Tracey Temple also feels affronted. In her interview with the Mail on Sunday, she seems genuinely angry at the suggestion that ‘I had snogged John Prescott in the lift the night of the Christmas party [of 2002], and that I had nuzzled his neck ... This is strictly untrue. I was furious about it ... Even if we were having sex, we wouldn’t have been stupid enough to do something like that. We’re not stupid people.’ Since, by her account, they did have sex in the DPM’s office with the door open and seven civil servants outside (though I suppose that’s more decorous than with seven civil servants inside), it is a struggle to understand why it was lese-majesty to suggest that they might have kissed in the lift, or what their definition of ‘stupid’ might be. One assumes that it is not true that anyone living in a house near a pylon will die of cancer, but the reports which claim that it is should be welcomed. At the millennium, when there was a great urge to spend heavily on a worthy project, one suggestion was that all pylons should be buried underground (which is, I believe, possible). This was ignored in favour of building the Dome. But health scares carry all before them in a way that projects to make life more pleasant never do. So let us start a ‘How many more kids have to die?’ campaign to eradicate all pylons from the landscape.

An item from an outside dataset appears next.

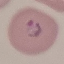

Malaria status: parasitized. Thin blood film. Giemsa-stained preparation. Acquired by smartphone through the microscope eyepiece. Automatically extracted cell patch, resized to 64 × 64 pixels.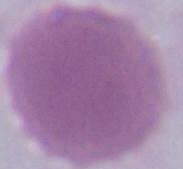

The Times, or rather its advertising department, is so excited about Islamic banking that it devoted an entire special supplement to it last week. ‘If one were to conjure up the image of a distinguished man of learning he would surely be personified by Sheikh Nizam Yaquby,’ it gushed. The sheikh is one of those who makes rulings about what financial instruments are compliant with the Sharia prohibition of charging interest (‘riba’). He says that the interest-based Western system of banking causes ‘untold suffering’ in the Third World. The Sharia-compliant ideas avoid the problem of interest by getting a bank to buy something that the customer wants (a house, for instance) and lease it to him with a service charge. Eventually it becomes his. It must be a good thing to help conscientious Muslims bank, but the rage for Islamic banking ignores one or two factors. The first is that, until recently, most Muslims in the West have been content to use Western banking methods, and felt sanctioned in doing so by their religion’s doctrine of ‘extreme necessity’, which makes allowance for life in non-Islamic countries. As the late, moderate Muslim leader Zaki Badawi pointed out, there is also legitimate disagreement within Islam about whether ‘riba’ means all interest or only extortionate interest, so why does it help if European capitalists start to favour the more rigid interpretation? Badawi was also worried by the fact that the Western entry into Islamic banking gives special privileges to Muslim scholars whose views may be dubious. For banking instruments to be declared Sharia-compliant, they have to be minutely examined for long periods by these scholars, some of whom get paid more than £500,000 a year for the privilege. Many of those sitting on the Sharia boards of Western banks are members of extreme sects, such as the Wahabis who dominate Saudi Arabia. Western capitalism therefore pays them well to extend their control over the lives of Muslims in the West. How inclusive is that?